Problem description:
Every record below should be repeated word for word, with the pictures left out.

Dataset entries
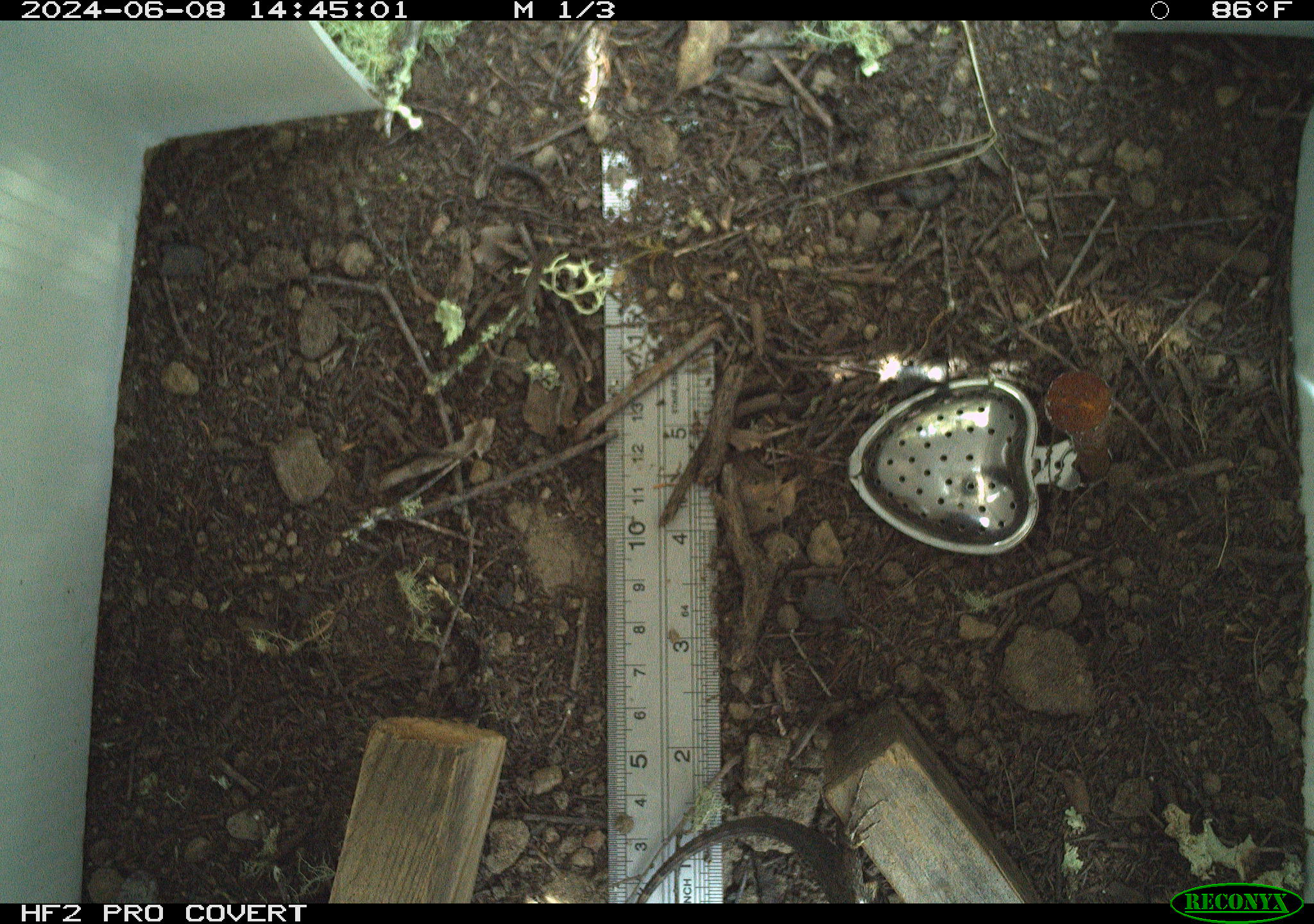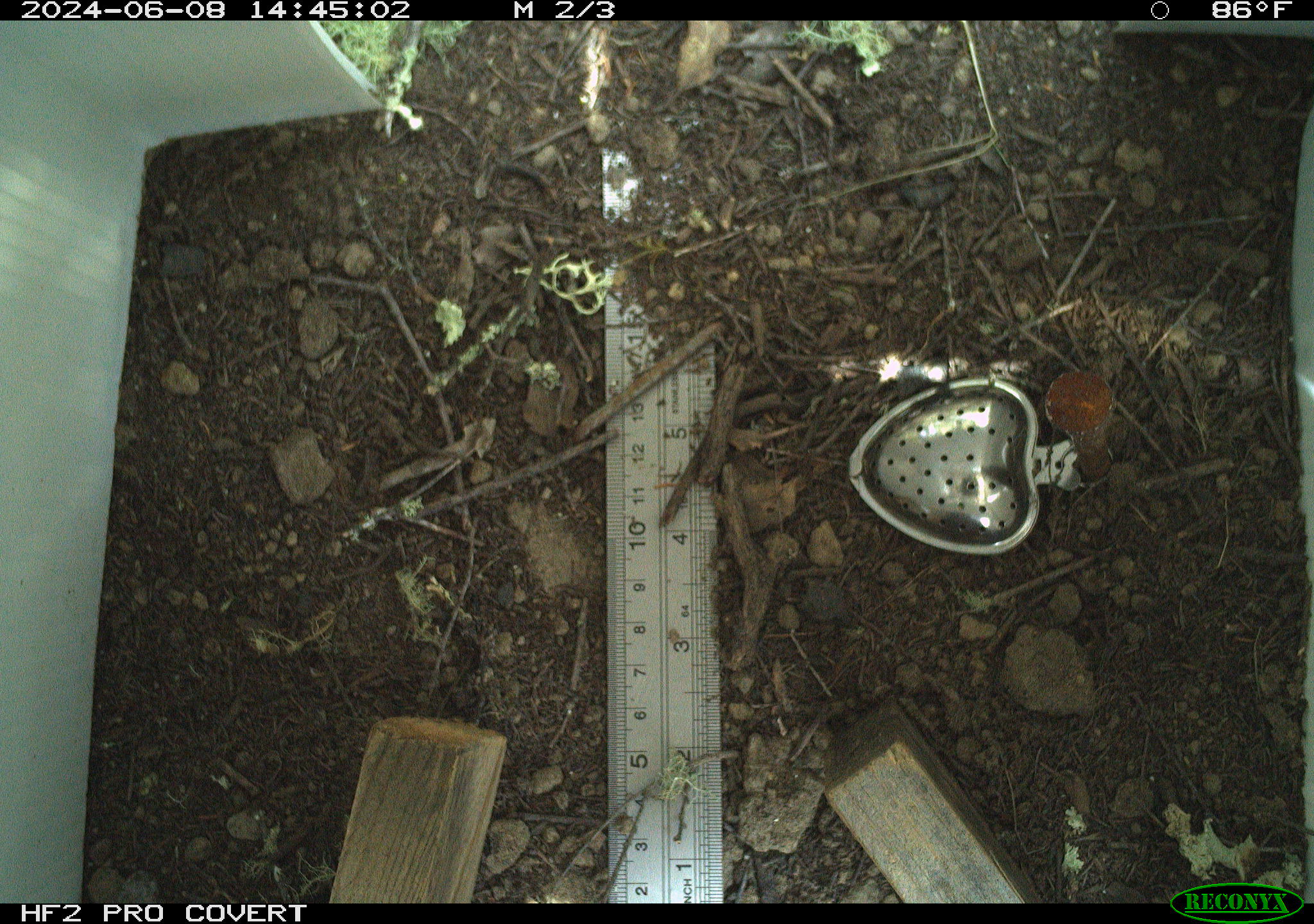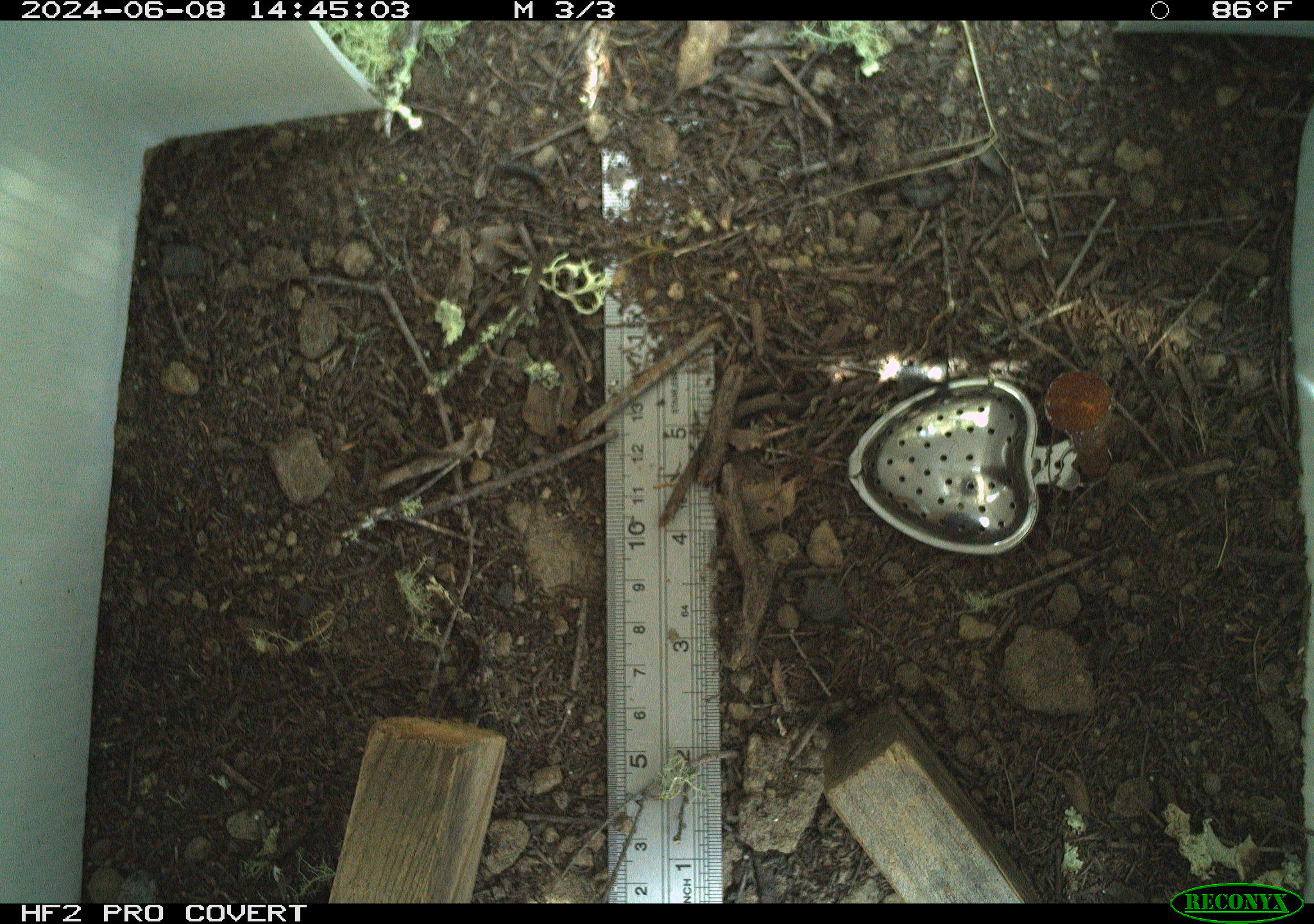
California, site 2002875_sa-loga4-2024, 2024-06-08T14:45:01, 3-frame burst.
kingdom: Animalia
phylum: Chordata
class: Reptilia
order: Squamata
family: Phrynosomatidae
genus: Sceloporus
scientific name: Sceloporus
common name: spiny lizards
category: sceloporus species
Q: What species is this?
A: Sceloporus species (spiny lizards) (Sceloporus).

The completed task:
California, site 2002875_sa-loga4-2024, 2024-06-08T14:45:01, 3-frame burst.
kingdom: Animalia
phylum: Chordata
class: Reptilia
order: Squamata
family: Phrynosomatidae
genus: Sceloporus
scientific name: Sceloporus
common name: spiny lizards
category: sceloporus species
Q: What species is this?
A: Sceloporus species (spiny lizards) (Sceloporus).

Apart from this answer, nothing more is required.